I was thinking about this earlier today in relation to the "spam" field that I currently have on a lot of models.
It turns out that this has been an unnecessary complication ever since it was implemented. Basically, I never mark stuff as spam; I always just delete it. So all of those queries where I have to add a spam == false condition could have been made simpler.
If you want to do some sort of bayesian training on spain records then you don't really need to keep those records around in their original form anyway. In short: keep the "Spam" button, but get rid of the "spam" attribute in the database tables. Training as spam would analyse the message and update the corpus, and then the spam record would be deleted.
So the point is, if all those queries were made unnecessarily complicated by the spam == false check, then perhaps I should forget about using this "deleted_at" column in the database because it will complicate all those queries in exactly the same way.
It would be better to have a separate table (even tables, one for each kind of record) to hold "deleted" records. Sure, it would be more complicated in some ways (more tables, more classes), but it would make the "99% code path", the one which gets used almost exclusively, a lot more simple. For basic, non-deleted records (ie. 99% of all use), you can just forget entirely about the notion of "deleted_at".
(Posting anonymously from another computer seeing as I don't have my login details with me.)
The basic idea is to show in the flash, "Record successfully deleted ([link to undo])".
The undo link would just be a post back to the update action with the deleted_at field set to nil. The update action updates and then redirects to the show action, with a flash saying "Record successfully updated".
Will need some kind of helper method to produce the "undo" links in a comfortable fashion.
Will still be tricky in terms of adapting the other queries to use WHERE deleted_at IS NULL, but I think it's most likely worth it in the overall scheme of things.
One of the arguments against using this "mark as deleted" model is that the database can fill up with crud.
In reality, it's just a simple mechanism for providing a short-term "undo-ability".
There is nothing stopping us from allow the admin to really delete (as in destroy, remove from the database) records that are "in the Trash" (marked as deleted). Best place for this is probably in the admin-only interface.

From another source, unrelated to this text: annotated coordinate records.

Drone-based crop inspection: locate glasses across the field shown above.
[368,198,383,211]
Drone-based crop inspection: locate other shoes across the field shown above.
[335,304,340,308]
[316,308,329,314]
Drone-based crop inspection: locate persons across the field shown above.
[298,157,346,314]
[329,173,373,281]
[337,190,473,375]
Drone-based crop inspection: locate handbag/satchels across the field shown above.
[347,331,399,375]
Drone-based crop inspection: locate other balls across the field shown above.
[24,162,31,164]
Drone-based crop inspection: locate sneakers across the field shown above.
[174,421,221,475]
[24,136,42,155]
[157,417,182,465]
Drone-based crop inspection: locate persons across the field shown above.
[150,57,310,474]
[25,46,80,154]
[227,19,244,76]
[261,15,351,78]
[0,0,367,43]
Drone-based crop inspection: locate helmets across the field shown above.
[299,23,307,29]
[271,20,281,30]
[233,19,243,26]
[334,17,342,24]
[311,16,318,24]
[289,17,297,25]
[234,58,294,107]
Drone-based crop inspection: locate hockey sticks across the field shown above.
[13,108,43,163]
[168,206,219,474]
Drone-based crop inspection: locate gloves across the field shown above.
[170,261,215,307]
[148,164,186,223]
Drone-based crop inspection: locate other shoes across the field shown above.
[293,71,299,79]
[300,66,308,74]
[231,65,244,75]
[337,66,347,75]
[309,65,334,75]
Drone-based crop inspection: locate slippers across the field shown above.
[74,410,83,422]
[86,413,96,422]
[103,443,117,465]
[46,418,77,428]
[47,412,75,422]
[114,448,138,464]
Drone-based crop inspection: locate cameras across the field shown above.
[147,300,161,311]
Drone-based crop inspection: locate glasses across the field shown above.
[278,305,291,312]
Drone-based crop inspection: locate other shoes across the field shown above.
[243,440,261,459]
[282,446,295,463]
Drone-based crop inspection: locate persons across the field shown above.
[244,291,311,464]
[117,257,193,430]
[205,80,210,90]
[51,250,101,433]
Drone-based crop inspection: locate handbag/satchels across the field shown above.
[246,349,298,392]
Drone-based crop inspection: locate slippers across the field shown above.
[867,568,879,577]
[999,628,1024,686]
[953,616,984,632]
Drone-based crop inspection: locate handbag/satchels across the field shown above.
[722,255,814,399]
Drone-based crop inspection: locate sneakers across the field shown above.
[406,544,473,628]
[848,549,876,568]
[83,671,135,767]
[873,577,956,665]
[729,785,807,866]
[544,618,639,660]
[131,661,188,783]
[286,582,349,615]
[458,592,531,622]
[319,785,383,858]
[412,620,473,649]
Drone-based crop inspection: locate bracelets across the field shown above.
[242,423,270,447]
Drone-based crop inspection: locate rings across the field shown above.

In terms of query complexity, the comment model will actually be the most complex because it already has two boolean fields that must be checked on pretty much every query (the public and awaiting_moderation flags).
For the initial implementation, then, will probably start with a more simple model, like the Post, Article or Tweet models, seeing as they at least don't have the awaiting_moderation flag (nor author/user fields either). It will therefore be simpler to modify those queries.
As for the whole object graph question, most (all?) of the "commentable" models use :dependent => :destroy. So I guess if we mark a parent object like a port or an article as deleted, the simplest thing will be to leave the comments untouched. Any attempt to access an individual one will end up yielding a 404. When we actually proceed to really destroy the parent model (ie. "empty the recycle bin") then we'll destroy the dependent comments.